◆ Given problem ◆
Render the lines of all the entries below as a JSON list of strings, one string per line. Leave out blank lines and the pictures.

-------- Raw records

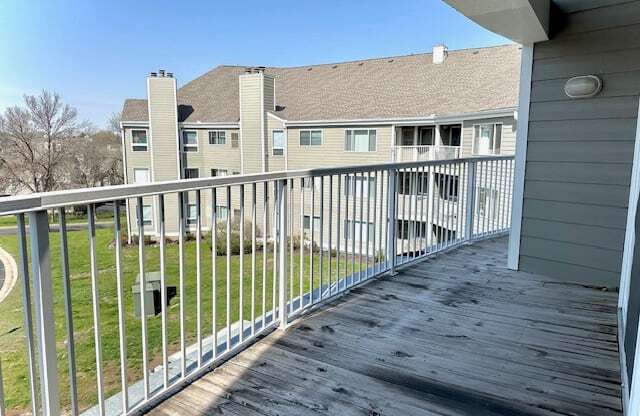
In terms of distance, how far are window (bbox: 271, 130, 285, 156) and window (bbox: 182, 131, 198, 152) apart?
3777 mm

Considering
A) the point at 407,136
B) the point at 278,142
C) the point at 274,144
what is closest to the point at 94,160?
the point at 274,144

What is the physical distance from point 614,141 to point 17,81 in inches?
1050

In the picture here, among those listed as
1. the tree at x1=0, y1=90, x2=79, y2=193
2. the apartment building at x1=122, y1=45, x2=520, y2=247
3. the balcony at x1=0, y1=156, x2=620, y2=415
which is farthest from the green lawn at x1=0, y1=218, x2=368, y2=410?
the tree at x1=0, y1=90, x2=79, y2=193

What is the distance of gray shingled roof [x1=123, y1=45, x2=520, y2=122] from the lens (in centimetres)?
1358

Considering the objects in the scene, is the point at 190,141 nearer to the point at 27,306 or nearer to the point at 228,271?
the point at 228,271

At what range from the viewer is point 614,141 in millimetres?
3268

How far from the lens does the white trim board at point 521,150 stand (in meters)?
3.66

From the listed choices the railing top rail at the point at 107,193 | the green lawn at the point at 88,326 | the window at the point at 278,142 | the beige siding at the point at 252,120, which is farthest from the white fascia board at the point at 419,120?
the railing top rail at the point at 107,193

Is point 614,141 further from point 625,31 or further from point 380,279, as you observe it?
point 380,279

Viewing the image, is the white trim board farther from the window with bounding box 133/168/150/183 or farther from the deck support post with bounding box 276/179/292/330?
the window with bounding box 133/168/150/183

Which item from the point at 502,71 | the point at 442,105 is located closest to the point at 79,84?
the point at 442,105

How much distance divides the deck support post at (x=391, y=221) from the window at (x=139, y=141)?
653 inches

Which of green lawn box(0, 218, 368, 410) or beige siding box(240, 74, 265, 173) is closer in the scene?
green lawn box(0, 218, 368, 410)

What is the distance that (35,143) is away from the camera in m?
20.0
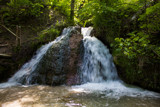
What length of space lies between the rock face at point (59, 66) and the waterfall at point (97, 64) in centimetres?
41

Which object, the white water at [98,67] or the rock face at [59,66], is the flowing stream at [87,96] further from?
the rock face at [59,66]

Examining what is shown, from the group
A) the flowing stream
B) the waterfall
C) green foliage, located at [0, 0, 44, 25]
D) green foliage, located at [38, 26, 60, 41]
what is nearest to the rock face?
the waterfall

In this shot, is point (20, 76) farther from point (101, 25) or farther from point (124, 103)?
point (101, 25)

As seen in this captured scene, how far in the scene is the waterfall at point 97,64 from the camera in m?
5.31

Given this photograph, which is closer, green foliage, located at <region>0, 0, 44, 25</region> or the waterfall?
the waterfall

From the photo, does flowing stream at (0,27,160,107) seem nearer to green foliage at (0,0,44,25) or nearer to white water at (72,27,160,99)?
white water at (72,27,160,99)

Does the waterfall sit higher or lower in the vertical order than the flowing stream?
higher

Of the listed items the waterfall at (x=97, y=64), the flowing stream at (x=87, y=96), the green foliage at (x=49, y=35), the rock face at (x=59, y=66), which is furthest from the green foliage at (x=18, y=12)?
the waterfall at (x=97, y=64)

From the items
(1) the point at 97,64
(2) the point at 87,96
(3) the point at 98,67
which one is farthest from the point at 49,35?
(2) the point at 87,96

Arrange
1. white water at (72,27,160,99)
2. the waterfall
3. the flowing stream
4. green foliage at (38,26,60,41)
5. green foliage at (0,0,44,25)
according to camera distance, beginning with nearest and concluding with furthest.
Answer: the flowing stream < white water at (72,27,160,99) < the waterfall < green foliage at (38,26,60,41) < green foliage at (0,0,44,25)

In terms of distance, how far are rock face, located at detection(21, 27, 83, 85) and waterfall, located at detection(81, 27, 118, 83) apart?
16.0 inches

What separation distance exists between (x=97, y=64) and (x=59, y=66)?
1936 millimetres

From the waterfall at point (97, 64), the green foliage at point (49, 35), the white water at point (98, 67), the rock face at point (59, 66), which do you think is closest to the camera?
the rock face at point (59, 66)

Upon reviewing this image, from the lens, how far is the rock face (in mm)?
4996
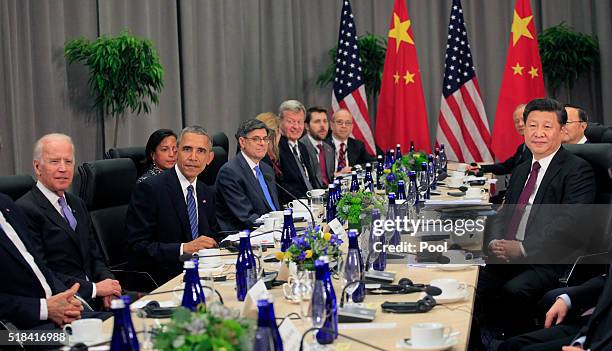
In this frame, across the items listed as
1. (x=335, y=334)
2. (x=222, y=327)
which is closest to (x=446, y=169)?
(x=335, y=334)

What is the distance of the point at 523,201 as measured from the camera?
14.3 ft

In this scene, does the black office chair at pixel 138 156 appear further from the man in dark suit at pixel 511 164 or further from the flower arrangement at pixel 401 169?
the man in dark suit at pixel 511 164

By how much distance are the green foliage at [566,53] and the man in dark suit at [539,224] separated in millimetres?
Result: 5410

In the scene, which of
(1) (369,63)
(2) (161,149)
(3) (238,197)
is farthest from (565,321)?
(1) (369,63)

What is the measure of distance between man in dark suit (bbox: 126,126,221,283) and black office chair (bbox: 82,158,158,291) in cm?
10

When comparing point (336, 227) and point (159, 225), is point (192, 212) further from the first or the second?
point (336, 227)

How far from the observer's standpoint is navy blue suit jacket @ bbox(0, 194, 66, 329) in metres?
3.04

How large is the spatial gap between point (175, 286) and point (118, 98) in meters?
4.28

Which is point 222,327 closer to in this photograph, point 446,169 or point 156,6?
point 446,169

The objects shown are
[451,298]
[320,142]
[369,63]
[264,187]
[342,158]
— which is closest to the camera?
[451,298]

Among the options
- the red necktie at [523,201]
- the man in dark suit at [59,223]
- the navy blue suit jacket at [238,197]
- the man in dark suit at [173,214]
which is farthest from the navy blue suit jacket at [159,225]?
the red necktie at [523,201]

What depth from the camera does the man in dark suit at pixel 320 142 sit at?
777 centimetres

----------------

◆ Solution for this task ◆
[
  "In terms of distance, how far are window (bbox: 271, 130, 285, 156) and window (bbox: 182, 131, 198, 152) apart?",
  "3777 mm",
  "Considering",
  "A) the point at 407,136",
  "B) the point at 278,142",
  "C) the point at 274,144",
  "what is closest to the point at 94,160?",
  "the point at 274,144",
  "What is the physical distance from point 614,141 to point 17,81 in inches?",
  "1050",
  "In the picture here, among those listed as",
  "1. the tree at x1=0, y1=90, x2=79, y2=193",
  "2. the apartment building at x1=122, y1=45, x2=520, y2=247",
  "3. the balcony at x1=0, y1=156, x2=620, y2=415",
  "which is farthest from the green lawn at x1=0, y1=218, x2=368, y2=410?",
  "the tree at x1=0, y1=90, x2=79, y2=193",
  "What is the distance of gray shingled roof [x1=123, y1=45, x2=520, y2=122] from the lens (in centimetres)?",
  "1358",
  "Considering the objects in the scene, is the point at 190,141 nearer to the point at 27,306 or nearer to the point at 228,271?",
  "the point at 228,271",
  "At what range from the viewer is point 614,141 in millimetres?",
  "3268",
  "How far from the lens does the white trim board at point 521,150 stand (in meters)?",
  "3.66",
  "From the listed choices the railing top rail at the point at 107,193 | the green lawn at the point at 88,326 | the window at the point at 278,142 | the beige siding at the point at 252,120, which is farthest from the white fascia board at the point at 419,120?",
  "the railing top rail at the point at 107,193",
  "Is point 614,141 further from point 625,31 or further from point 380,279, as you observe it?",
  "point 380,279",
  "Viewing the image, is the white trim board farther from the window with bounding box 133/168/150/183 or farther from the deck support post with bounding box 276/179/292/330?",
  "the window with bounding box 133/168/150/183",
  "Which item from the point at 502,71 | the point at 442,105 is located closest to the point at 79,84?",
  "the point at 442,105",
  "How much distance divides the deck support post at (x=391, y=221) from the window at (x=139, y=141)?",
  "653 inches",
  "Which of green lawn box(0, 218, 368, 410) or beige siding box(240, 74, 265, 173) is closer in the scene?",
  "green lawn box(0, 218, 368, 410)",
  "What is the distance that (35,143) is away from the camera in m?",
  "20.0",
  "What length of space lies between the rock face at point (59, 66) and the waterfall at point (97, 64) in centimetres?",
  "41",
  "Which object, the white water at [98,67] or the rock face at [59,66], is the flowing stream at [87,96] further from?",
  "the rock face at [59,66]",
  "Examining what is shown, from the group",
  "A) the flowing stream",
  "B) the waterfall",
  "C) green foliage, located at [0, 0, 44, 25]",
  "D) green foliage, located at [38, 26, 60, 41]",
  "what is nearest to the rock face?",
  "the waterfall",
  "In this shot, is point (20, 76) farther from point (101, 25) or farther from point (124, 103)?",
  "point (101, 25)",
  "As seen in this captured scene, how far in the scene is the waterfall at point 97,64 from the camera in m?",
  "5.31",
  "Given this photograph, which is closer, green foliage, located at <region>0, 0, 44, 25</region> or the waterfall?",
  "the waterfall",
  "From the photo, does flowing stream at (0,27,160,107) seem nearer to green foliage at (0,0,44,25) or nearer to white water at (72,27,160,99)?",
  "white water at (72,27,160,99)",
  "Does the waterfall sit higher or lower in the vertical order than the flowing stream?",
  "higher",
  "Of the listed items the waterfall at (x=97, y=64), the flowing stream at (x=87, y=96), the green foliage at (x=49, y=35), the rock face at (x=59, y=66), which is furthest from the green foliage at (x=18, y=12)?",
  "the waterfall at (x=97, y=64)",
  "From the items",
  "(1) the point at 97,64",
  "(2) the point at 87,96",
  "(3) the point at 98,67",
  "which one is farthest from the point at 49,35?",
  "(2) the point at 87,96",
  "Arrange",
  "1. white water at (72,27,160,99)",
  "2. the waterfall",
  "3. the flowing stream",
  "4. green foliage at (38,26,60,41)",
  "5. green foliage at (0,0,44,25)",
  "according to camera distance, beginning with nearest and concluding with furthest.",
  "Answer: the flowing stream < white water at (72,27,160,99) < the waterfall < green foliage at (38,26,60,41) < green foliage at (0,0,44,25)",
  "In terms of distance, how far are rock face, located at detection(21, 27, 83, 85) and waterfall, located at detection(81, 27, 118, 83) apart?",
  "16.0 inches",
  "What separation distance exists between (x=97, y=64) and (x=59, y=66)?",
  "1936 millimetres",
  "From the waterfall at point (97, 64), the green foliage at point (49, 35), the white water at point (98, 67), the rock face at point (59, 66), which do you think is closest to the camera?",
  "the rock face at point (59, 66)",
  "Upon reviewing this image, from the lens, how far is the rock face (in mm)?",
  "4996",
  "In this frame, across the items listed as",
  "1. (x=335, y=334)",
  "2. (x=222, y=327)",
  "which is closest to (x=446, y=169)?",
  "(x=335, y=334)",
  "What is the distance of the point at 523,201 as measured from the camera?",
  "14.3 ft",
  "In this scene, does the black office chair at pixel 138 156 appear further from the man in dark suit at pixel 511 164 or further from the flower arrangement at pixel 401 169?",
  "the man in dark suit at pixel 511 164",
  "By how much distance are the green foliage at [566,53] and the man in dark suit at [539,224] separated in millimetres?",
  "Result: 5410",
  "In the scene, which of",
  "(1) (369,63)",
  "(2) (161,149)",
  "(3) (238,197)",
  "is farthest from (565,321)?",
  "(1) (369,63)",
  "What is the measure of distance between man in dark suit (bbox: 126,126,221,283) and black office chair (bbox: 82,158,158,291) in cm?",
  "10",
  "When comparing point (336, 227) and point (159, 225), is point (192, 212) further from the first or the second?",
  "point (336, 227)",
  "How far from the observer's standpoint is navy blue suit jacket @ bbox(0, 194, 66, 329) in metres?",
  "3.04",
  "How large is the spatial gap between point (175, 286) and point (118, 98) in meters?",
  "4.28",
  "Which is point 222,327 closer to in this photograph, point 446,169 or point 156,6?",
  "point 446,169",
  "The objects shown are",
  "[451,298]",
  "[320,142]",
  "[369,63]",
  "[264,187]",
  "[342,158]",
  "— which is closest to the camera?",
  "[451,298]",
  "Among the options",
  "- the red necktie at [523,201]",
  "- the man in dark suit at [59,223]",
  "- the navy blue suit jacket at [238,197]",
  "- the man in dark suit at [173,214]",
  "which is farthest from the navy blue suit jacket at [159,225]?",
  "the red necktie at [523,201]",
  "What depth from the camera does the man in dark suit at pixel 320 142 sit at?",
  "777 centimetres"
]